We used the Palmer/Pletsch flat pattern method. Laurie, our instructor is a certified P&P teacher. We did not have to use Palmer / Pletsch patterns; any pattern would do.
It was great fun! Even more fun was all of us middle aged ladies prancing about in our camis and undies, tissue, pins and tape measure to hand. There are no wallflowers in this crowd.
I opted to work on a woven top, having a pants pattern that fit pretty well already. I know, sounds exactly opposite of what one normally has, but there you go.
Imagine my surprise when I was informed I needed a full bust adjustment. Moi?! Really? She who has spent her entire adult life among the…shall we say…lesser endowed populace now needs a full bust adjustment. Amazing!
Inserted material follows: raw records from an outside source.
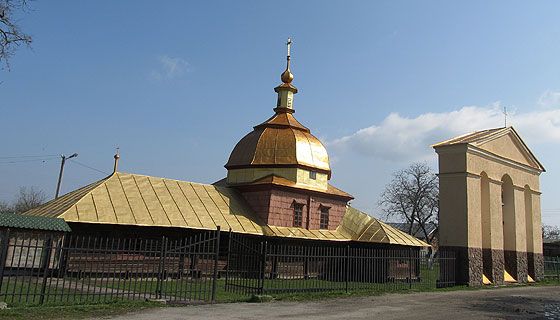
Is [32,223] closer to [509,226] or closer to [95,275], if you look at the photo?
[95,275]

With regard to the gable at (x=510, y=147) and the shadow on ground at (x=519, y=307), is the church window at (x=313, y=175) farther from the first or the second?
the shadow on ground at (x=519, y=307)

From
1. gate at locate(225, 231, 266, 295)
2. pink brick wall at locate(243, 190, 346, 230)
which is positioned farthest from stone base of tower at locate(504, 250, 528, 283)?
gate at locate(225, 231, 266, 295)

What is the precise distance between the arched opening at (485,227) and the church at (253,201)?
5.06 metres

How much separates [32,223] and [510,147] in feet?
71.1

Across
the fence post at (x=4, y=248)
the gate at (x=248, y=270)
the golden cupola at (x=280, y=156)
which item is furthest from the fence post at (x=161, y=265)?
the golden cupola at (x=280, y=156)

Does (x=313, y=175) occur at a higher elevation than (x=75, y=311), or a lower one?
higher

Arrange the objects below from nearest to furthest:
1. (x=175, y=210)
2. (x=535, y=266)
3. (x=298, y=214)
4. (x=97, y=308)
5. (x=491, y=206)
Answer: (x=97, y=308) → (x=491, y=206) → (x=175, y=210) → (x=535, y=266) → (x=298, y=214)

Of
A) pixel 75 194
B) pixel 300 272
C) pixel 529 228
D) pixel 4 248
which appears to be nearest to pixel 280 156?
pixel 300 272

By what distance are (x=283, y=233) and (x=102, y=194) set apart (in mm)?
8859

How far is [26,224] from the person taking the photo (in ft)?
58.6

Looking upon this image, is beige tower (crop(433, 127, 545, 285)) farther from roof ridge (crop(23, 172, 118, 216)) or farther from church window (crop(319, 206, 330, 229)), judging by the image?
roof ridge (crop(23, 172, 118, 216))

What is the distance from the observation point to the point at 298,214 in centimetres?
2659

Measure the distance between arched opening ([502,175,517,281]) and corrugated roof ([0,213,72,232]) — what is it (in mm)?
19896

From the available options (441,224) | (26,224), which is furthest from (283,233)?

I chose Butterick 6026 by Katherine Tilton as my test garment. The above photo is the end result of all the snips, spreads and tweaks. I had to add an inch to get the fronts to meet. This involved slashing, spreading and taping back together.
The pattern also has some tiny tucks as a design feature, and I decided to leverage those for the dart space. You can see this created three mini-darts coming in from the side. Rather than having radiating darts, I staggered the dart points, so the darts become shallower as they go down the torso.
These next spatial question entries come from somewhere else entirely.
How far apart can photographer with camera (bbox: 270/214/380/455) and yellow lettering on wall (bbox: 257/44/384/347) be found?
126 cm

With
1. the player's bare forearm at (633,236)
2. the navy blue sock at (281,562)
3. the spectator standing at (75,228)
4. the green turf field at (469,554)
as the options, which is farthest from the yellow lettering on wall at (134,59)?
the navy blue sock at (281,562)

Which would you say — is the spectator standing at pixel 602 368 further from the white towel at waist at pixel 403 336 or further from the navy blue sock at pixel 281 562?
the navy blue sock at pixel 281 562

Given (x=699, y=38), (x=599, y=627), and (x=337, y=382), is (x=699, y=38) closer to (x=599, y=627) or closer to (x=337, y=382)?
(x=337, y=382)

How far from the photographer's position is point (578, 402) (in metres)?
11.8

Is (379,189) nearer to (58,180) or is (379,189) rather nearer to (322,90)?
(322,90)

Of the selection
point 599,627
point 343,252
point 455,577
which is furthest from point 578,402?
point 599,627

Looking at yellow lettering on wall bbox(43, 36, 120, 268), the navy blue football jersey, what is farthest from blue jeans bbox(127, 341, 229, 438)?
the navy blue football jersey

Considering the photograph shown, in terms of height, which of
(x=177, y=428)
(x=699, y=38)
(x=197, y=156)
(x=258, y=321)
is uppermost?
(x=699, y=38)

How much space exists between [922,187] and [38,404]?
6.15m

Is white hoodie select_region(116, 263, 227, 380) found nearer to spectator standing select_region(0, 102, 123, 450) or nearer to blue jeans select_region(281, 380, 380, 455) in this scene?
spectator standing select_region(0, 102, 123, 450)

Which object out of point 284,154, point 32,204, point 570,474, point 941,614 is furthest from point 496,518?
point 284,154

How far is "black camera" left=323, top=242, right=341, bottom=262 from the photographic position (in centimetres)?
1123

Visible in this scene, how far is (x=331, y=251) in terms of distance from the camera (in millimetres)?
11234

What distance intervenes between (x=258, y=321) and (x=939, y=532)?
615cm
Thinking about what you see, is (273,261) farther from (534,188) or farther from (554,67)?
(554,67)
I probably won’t put in the two lower tucks at all; this keeps with the threesome-ness of the rest of the tucks on the neckline and sleeves.
There were some adjustments on the back as well – mostly for forward shoulders and a high round back. No doubt the result of all these years in front of a computer. Those changes didn’t involve nearly as much slash / spread / tape, so no photo of that.
I am excited! Having this FBA gem of knowledge will help things fit better.